破砕帯の活動性については、設置変更許認可の審査の中で可否を決定していくというものですが、これについて、マスコミ報道の一部では、従来方針の見直しと報じるものもありました。
「原子力規制委員会は3日、日本原子力発電敦賀原子力発電所(福井県)、東北電力東通原発(青森県)など、6原発の敷地内断層(破砕帯)が活断層かどうかを調べてきた有識者会合の判断について、「有識者会合による評価にかかわらず、規制委が(安全)審査を行った上で許認可の可否を決定する」との方針を決めた。
再稼働に必要な「安全審査」の前段階で、少数の専門家が活断層かどうか議論する有識者会合の位置付けを事実上見直すもので、現在の仕組みが機能不全に陥っていることを認めた形だ。」(読売新聞2014年12月3日付)
このあたりの位置づけについては、当初から混乱はしてはいましたが、田中委員長は、変更申請が出てこれば審査はすると言っていましたので、それを単に改めて確認しただけだ、というのが規制側のスタンスのようです。
委員会での配布資料には、次のように書かれています。
「2.適合性審査との関係
○有識者会合での評価は、旧原子力安全・保安院が行った調査指示に基づき各事業者が実施した敷地内破砕帯に関する地質調査結果について、有識者が専門的知見を基に評価を行い、原子力規制委員会に報告するもの。
○他方、新基準への適合性審査は、原子力規制委員会が「核原料物質、核燃料物質及び原子炉の規制に関する法律」に基づく許認可を行うにあたって、審査会合やヒアリングを通じて審査を行った上で処分を決定するもの。敷地内破砕帯の活動性についても、設置変更許可を行う際の審査項目の一つとして位置づけられており、有識者会合による評価にかかわらず、原子力規制委員会が審査を行った上で許認可の可否を決定する必要がある。」
3.今後の対応
○有識者会合による評価を実施中のサイトについては、可能な限り早期に評価をとりまとめていく。

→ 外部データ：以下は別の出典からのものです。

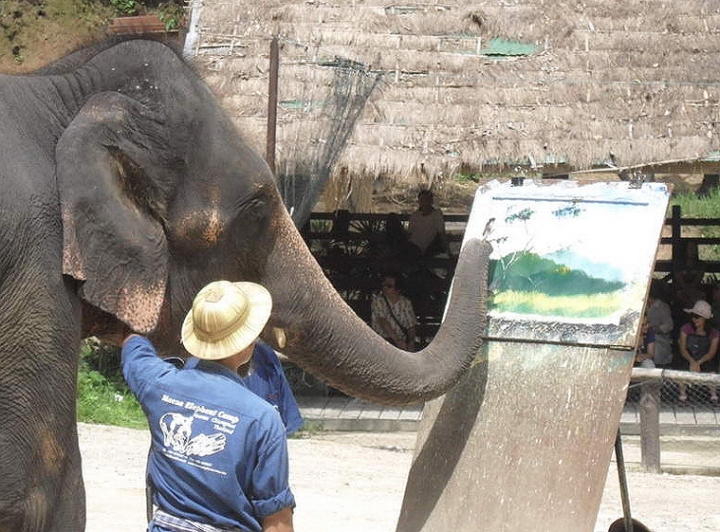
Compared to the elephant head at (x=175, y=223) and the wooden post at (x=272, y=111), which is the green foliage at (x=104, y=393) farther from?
the elephant head at (x=175, y=223)

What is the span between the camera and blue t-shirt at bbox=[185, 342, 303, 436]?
482 centimetres

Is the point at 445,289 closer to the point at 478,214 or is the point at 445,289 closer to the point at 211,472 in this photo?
the point at 478,214

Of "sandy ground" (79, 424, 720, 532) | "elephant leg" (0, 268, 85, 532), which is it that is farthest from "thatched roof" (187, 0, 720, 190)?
"elephant leg" (0, 268, 85, 532)

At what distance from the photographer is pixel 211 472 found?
11.8 ft

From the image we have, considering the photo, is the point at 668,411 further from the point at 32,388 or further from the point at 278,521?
the point at 32,388

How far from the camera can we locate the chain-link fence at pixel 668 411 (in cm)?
928

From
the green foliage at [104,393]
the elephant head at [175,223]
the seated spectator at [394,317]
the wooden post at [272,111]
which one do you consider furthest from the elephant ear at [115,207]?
the seated spectator at [394,317]

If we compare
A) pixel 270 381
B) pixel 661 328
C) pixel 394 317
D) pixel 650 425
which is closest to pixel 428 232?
→ pixel 394 317

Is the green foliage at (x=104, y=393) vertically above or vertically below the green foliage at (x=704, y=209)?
above

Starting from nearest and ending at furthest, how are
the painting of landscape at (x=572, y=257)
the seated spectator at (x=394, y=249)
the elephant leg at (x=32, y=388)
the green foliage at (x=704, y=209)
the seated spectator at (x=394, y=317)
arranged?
→ the elephant leg at (x=32, y=388) → the painting of landscape at (x=572, y=257) → the seated spectator at (x=394, y=317) → the seated spectator at (x=394, y=249) → the green foliage at (x=704, y=209)

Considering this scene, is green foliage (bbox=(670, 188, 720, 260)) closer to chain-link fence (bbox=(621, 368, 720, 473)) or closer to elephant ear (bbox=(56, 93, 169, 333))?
chain-link fence (bbox=(621, 368, 720, 473))

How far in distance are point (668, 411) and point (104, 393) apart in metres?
4.31

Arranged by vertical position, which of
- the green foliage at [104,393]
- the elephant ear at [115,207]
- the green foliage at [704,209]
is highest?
the elephant ear at [115,207]

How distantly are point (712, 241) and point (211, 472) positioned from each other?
35.3 feet
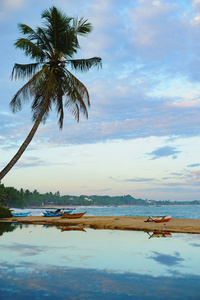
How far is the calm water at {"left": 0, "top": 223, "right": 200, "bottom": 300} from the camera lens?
8836 millimetres

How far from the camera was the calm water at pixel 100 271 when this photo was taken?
884 cm

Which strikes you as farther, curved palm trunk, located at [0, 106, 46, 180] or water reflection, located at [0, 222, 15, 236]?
water reflection, located at [0, 222, 15, 236]

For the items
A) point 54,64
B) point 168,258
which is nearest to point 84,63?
point 54,64

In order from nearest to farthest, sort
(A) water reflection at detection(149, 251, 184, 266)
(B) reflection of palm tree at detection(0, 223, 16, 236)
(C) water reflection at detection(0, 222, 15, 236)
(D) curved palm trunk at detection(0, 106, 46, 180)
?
(A) water reflection at detection(149, 251, 184, 266) → (D) curved palm trunk at detection(0, 106, 46, 180) → (B) reflection of palm tree at detection(0, 223, 16, 236) → (C) water reflection at detection(0, 222, 15, 236)

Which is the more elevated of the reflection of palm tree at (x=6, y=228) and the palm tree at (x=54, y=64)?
the palm tree at (x=54, y=64)

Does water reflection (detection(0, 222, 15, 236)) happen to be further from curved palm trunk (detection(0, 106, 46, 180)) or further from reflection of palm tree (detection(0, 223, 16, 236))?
curved palm trunk (detection(0, 106, 46, 180))

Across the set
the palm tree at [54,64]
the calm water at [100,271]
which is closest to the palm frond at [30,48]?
the palm tree at [54,64]

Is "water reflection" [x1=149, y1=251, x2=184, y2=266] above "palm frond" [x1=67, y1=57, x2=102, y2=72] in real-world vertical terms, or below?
below

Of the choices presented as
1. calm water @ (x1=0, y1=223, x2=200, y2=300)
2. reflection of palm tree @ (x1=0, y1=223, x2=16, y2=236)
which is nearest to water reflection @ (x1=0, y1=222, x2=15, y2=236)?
reflection of palm tree @ (x1=0, y1=223, x2=16, y2=236)

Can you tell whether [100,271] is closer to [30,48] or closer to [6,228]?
[30,48]

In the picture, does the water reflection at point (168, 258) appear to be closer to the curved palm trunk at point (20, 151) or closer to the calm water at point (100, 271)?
the calm water at point (100, 271)

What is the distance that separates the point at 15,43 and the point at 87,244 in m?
14.1

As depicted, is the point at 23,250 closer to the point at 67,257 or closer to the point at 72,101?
the point at 67,257

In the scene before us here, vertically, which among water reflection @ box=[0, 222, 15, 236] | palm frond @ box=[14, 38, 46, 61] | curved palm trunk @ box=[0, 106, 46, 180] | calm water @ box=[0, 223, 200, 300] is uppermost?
palm frond @ box=[14, 38, 46, 61]
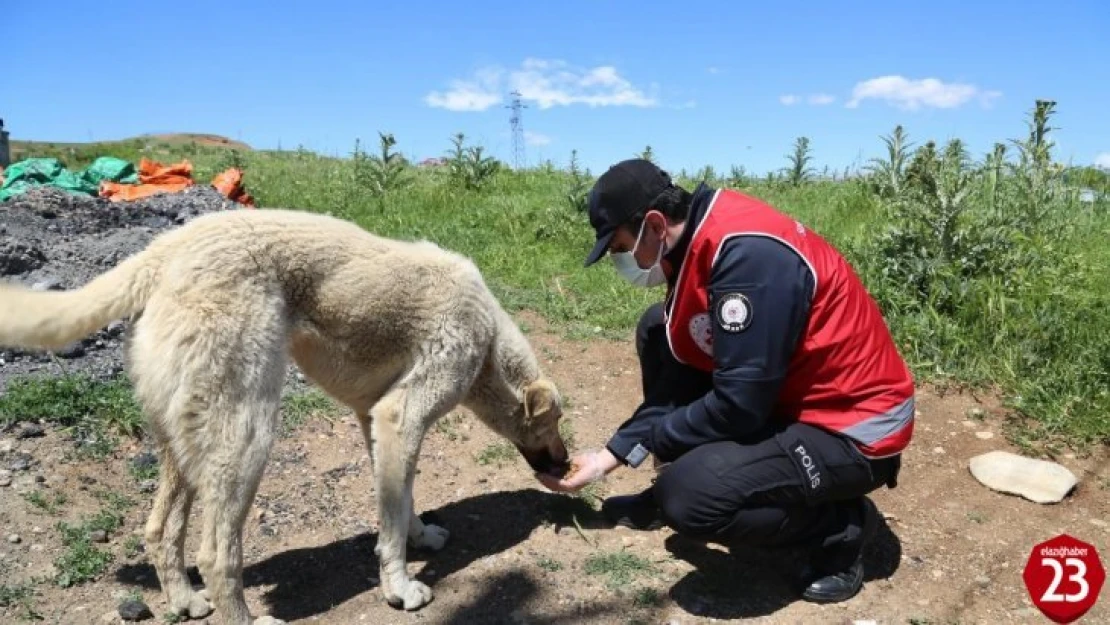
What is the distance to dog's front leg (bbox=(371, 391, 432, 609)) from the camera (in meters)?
3.40

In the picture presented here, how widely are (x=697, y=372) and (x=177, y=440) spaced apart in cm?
231

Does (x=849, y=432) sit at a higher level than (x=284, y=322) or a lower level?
lower

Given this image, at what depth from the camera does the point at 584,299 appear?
22.7ft

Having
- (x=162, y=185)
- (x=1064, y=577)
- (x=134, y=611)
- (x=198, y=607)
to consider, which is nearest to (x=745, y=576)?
(x=1064, y=577)

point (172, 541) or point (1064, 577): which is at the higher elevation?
point (172, 541)

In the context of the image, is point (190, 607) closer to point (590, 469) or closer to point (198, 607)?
point (198, 607)

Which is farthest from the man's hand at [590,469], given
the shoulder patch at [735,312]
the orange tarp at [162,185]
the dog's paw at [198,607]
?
the orange tarp at [162,185]

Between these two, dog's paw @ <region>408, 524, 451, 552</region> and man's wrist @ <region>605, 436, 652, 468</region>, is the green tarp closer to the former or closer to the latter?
dog's paw @ <region>408, 524, 451, 552</region>

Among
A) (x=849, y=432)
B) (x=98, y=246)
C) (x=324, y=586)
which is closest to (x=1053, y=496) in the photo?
(x=849, y=432)

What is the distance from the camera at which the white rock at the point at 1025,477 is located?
4.26 metres

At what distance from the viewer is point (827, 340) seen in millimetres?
3184

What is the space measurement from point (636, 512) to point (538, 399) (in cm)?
80

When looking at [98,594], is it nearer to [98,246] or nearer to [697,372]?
[697,372]

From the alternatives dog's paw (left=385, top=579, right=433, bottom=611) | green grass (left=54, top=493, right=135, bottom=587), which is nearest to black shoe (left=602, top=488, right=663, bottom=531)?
dog's paw (left=385, top=579, right=433, bottom=611)
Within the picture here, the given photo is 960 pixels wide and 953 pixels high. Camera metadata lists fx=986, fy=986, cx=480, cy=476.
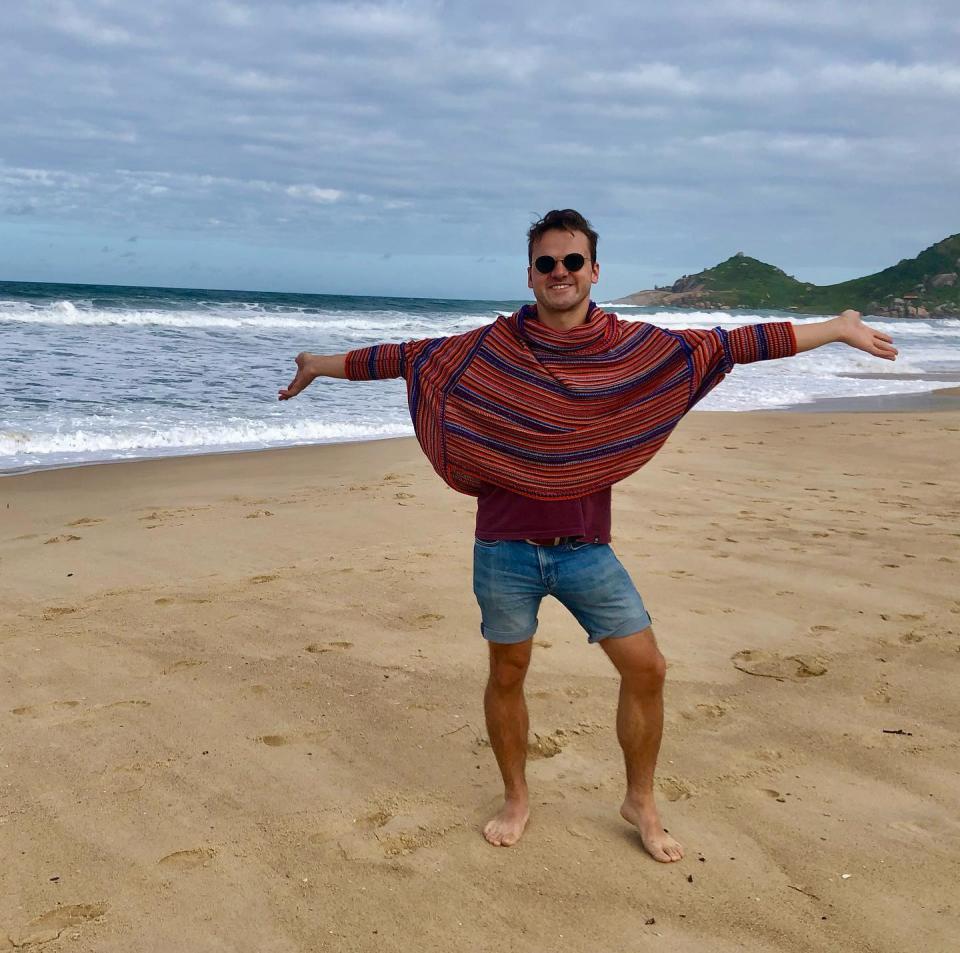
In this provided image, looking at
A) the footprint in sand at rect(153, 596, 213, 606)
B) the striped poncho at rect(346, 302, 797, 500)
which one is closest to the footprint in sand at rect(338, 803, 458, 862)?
the striped poncho at rect(346, 302, 797, 500)

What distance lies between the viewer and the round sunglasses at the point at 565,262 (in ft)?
9.37

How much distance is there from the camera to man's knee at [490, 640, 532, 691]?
303cm

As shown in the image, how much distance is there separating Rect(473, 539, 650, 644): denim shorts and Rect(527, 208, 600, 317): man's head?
2.37 ft

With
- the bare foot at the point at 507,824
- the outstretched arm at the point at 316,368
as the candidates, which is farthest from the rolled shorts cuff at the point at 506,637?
the outstretched arm at the point at 316,368

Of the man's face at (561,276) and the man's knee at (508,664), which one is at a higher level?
the man's face at (561,276)

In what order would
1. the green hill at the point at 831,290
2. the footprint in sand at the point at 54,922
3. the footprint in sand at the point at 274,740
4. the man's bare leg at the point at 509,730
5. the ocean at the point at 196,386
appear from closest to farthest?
the footprint in sand at the point at 54,922
the man's bare leg at the point at 509,730
the footprint in sand at the point at 274,740
the ocean at the point at 196,386
the green hill at the point at 831,290

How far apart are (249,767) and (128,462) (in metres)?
6.55

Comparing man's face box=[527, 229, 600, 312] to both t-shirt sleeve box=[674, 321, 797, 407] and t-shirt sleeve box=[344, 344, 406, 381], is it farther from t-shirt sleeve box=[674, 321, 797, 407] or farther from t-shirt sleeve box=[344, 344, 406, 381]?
t-shirt sleeve box=[344, 344, 406, 381]

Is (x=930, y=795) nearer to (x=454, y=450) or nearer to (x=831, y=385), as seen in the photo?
(x=454, y=450)

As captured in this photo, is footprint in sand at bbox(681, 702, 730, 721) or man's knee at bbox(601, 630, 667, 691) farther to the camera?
footprint in sand at bbox(681, 702, 730, 721)

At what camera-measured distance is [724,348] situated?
2.94 m

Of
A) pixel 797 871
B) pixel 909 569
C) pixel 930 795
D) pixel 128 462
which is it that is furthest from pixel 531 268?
pixel 128 462

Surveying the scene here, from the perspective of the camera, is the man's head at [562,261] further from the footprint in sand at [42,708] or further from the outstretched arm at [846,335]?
the footprint in sand at [42,708]

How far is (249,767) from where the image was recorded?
351 cm
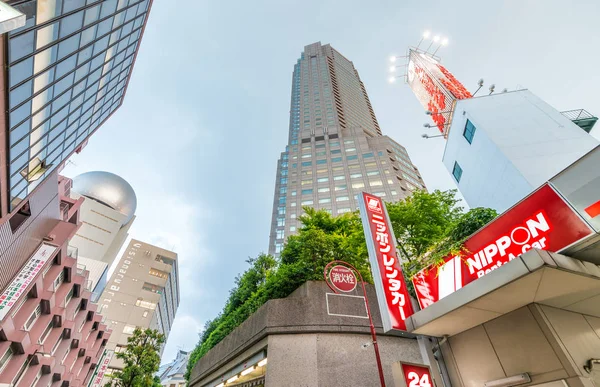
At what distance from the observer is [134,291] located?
79688mm

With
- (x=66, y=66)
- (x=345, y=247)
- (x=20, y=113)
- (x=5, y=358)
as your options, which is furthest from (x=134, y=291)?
(x=345, y=247)

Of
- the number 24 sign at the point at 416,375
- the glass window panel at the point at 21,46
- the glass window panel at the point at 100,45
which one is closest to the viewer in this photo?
the number 24 sign at the point at 416,375

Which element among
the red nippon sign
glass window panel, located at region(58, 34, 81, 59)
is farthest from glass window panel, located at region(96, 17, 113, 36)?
the red nippon sign

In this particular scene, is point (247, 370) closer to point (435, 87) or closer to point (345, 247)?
point (345, 247)

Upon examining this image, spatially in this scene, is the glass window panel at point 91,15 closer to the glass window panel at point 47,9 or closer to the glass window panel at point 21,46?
the glass window panel at point 47,9

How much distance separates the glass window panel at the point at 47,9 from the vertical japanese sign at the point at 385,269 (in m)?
15.3

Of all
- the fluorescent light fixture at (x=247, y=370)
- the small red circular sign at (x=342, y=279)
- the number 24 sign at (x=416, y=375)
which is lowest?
the number 24 sign at (x=416, y=375)

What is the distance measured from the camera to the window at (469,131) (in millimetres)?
23656

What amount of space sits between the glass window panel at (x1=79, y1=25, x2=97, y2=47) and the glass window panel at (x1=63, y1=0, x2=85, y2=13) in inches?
79.5

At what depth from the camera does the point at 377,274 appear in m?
8.09

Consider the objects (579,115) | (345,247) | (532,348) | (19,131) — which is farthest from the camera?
(579,115)

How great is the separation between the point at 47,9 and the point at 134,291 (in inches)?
3412

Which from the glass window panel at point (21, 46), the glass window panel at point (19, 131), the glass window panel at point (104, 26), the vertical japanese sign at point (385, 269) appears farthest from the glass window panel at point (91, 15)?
the vertical japanese sign at point (385, 269)

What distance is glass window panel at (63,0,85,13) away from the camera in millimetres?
12591
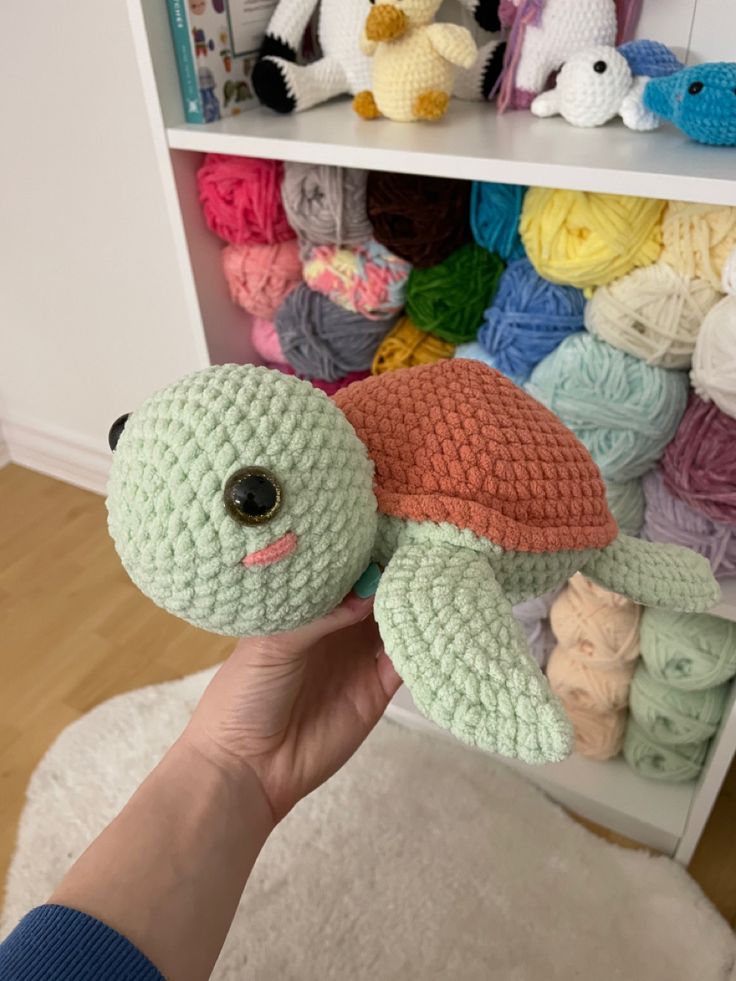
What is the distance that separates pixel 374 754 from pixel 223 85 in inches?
36.9

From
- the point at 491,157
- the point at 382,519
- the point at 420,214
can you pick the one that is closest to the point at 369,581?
the point at 382,519

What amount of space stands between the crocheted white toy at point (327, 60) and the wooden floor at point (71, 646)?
2.96 ft

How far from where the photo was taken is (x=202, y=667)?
1362 mm

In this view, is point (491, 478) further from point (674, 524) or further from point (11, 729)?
point (11, 729)

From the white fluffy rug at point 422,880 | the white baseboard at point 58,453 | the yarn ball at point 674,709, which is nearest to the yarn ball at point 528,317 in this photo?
the yarn ball at point 674,709

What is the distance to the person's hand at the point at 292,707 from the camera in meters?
0.65

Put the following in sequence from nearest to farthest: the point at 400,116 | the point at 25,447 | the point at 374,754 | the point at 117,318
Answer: the point at 400,116 → the point at 374,754 → the point at 117,318 → the point at 25,447

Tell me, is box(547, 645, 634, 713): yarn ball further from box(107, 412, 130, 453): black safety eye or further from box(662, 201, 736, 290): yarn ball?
box(107, 412, 130, 453): black safety eye

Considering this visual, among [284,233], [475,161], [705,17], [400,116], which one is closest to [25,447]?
[284,233]

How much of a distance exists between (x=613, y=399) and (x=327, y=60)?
510mm

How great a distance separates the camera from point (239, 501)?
1.27 feet

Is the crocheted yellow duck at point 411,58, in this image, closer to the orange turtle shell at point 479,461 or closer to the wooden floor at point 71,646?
the orange turtle shell at point 479,461

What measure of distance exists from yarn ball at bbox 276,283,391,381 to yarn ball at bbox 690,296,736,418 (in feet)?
1.29

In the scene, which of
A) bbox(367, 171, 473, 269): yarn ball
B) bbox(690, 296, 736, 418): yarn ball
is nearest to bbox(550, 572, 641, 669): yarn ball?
bbox(690, 296, 736, 418): yarn ball
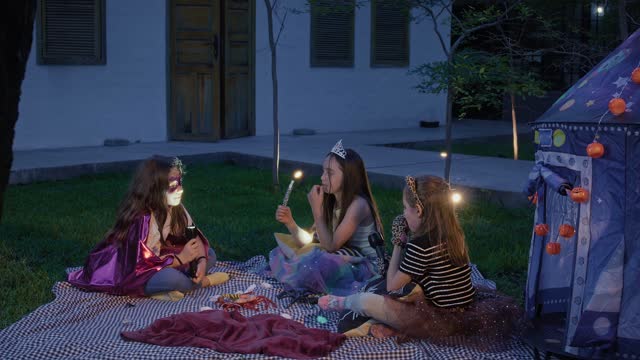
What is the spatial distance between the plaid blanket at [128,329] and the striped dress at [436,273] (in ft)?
0.80

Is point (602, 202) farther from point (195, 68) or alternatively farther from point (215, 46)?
point (195, 68)

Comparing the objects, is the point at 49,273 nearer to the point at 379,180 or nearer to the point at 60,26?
the point at 379,180

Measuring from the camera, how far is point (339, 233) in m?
6.04

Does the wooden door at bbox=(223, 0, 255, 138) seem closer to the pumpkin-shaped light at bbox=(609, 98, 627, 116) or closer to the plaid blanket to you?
the plaid blanket

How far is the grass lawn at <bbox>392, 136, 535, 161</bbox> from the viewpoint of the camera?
13.8 metres

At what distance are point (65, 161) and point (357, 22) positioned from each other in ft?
20.7

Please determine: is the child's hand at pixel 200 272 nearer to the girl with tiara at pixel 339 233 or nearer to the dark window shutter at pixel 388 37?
the girl with tiara at pixel 339 233

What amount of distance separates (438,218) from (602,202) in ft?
2.66

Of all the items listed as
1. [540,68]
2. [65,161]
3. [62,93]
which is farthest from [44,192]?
[540,68]

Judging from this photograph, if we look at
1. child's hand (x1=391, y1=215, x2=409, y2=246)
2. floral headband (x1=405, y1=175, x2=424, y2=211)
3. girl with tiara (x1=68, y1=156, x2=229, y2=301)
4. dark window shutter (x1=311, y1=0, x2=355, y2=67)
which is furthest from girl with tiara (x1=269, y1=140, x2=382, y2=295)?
dark window shutter (x1=311, y1=0, x2=355, y2=67)

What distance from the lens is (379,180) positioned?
10.5 meters

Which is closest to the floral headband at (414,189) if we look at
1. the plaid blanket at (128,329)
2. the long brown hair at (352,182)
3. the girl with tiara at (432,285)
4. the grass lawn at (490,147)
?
the girl with tiara at (432,285)

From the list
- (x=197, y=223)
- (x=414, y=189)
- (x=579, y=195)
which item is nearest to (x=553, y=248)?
(x=579, y=195)

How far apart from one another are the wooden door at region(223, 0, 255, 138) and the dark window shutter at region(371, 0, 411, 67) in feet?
8.46
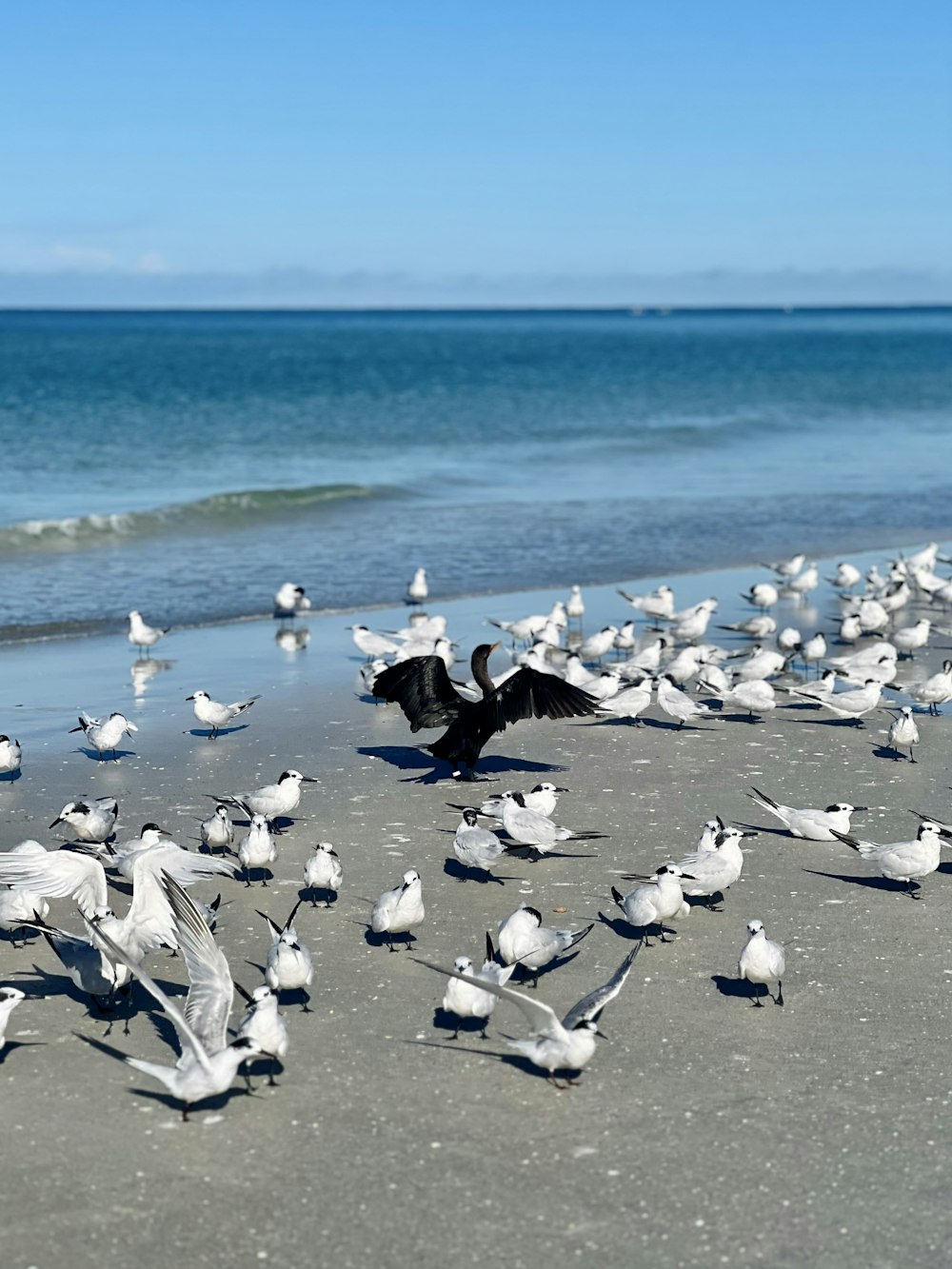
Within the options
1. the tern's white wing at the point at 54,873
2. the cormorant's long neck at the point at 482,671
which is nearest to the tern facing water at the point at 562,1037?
the tern's white wing at the point at 54,873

その際、有識者による評価が分かれる部分があれば、その旨 を明記した上で評価書をとりまとめていく。
○新基準適合性審査にあたっては、他のサイトと同様に、原子力規制委員 会が審査を行い、許認可の可否を決定する。この際、有識者会合による 評価を重要な知見の一つとして参考とする他、事業者から追加調査等に よる新たな知見の提出があれば、これを含めて厳正に確認を行ってい く。」
委員会の議事録をみても、当初方針を確認しただけだ、という趣旨を確認しています。
「○更田委員長代理
ここで櫻田部長から、改めて適合性審査との関係を整理とはあるものの、ここの2.で書かれているものは、従来からこういった方針であったはずで、私の理解では、ですから、何も別に変わっていないと受け取りましたけれども、それでよろしいですか。
○櫻田原子力規制部長
原子力規制部長、櫻田でございます。
そのとおりでございまして、改めてというのは、今までこのような形で進めてまいりま16したが、それを確認するためにもう一度整理させていただいたということでございます。
○田中委員長
有識者会合の意見というのは、ここに書いてあるように、重要な知見の一つとして参考にするということについては、これは紛れもない私たちの基本的な姿勢ですけれども、実際に法的な手続からいうと、まず、適合性審査に申請が出てくれば、それについてきちんと対応しなければいけないということだと思います。」
これらの一連のやりとりを見て感じることを、書いてみます。
1 「法的責任がない専門家会合」との批判を意識したと思われること。
前回記事で書いたとおり、敦賀の有識者会合の活断層認定判断については、法律学者の森嶌昭夫教授からも、「法的責任を負わせて判断させるべきだ」「何が足りないのか、ということがわからない」等の批判をされていました。これを意識したであろうことは想像ができます。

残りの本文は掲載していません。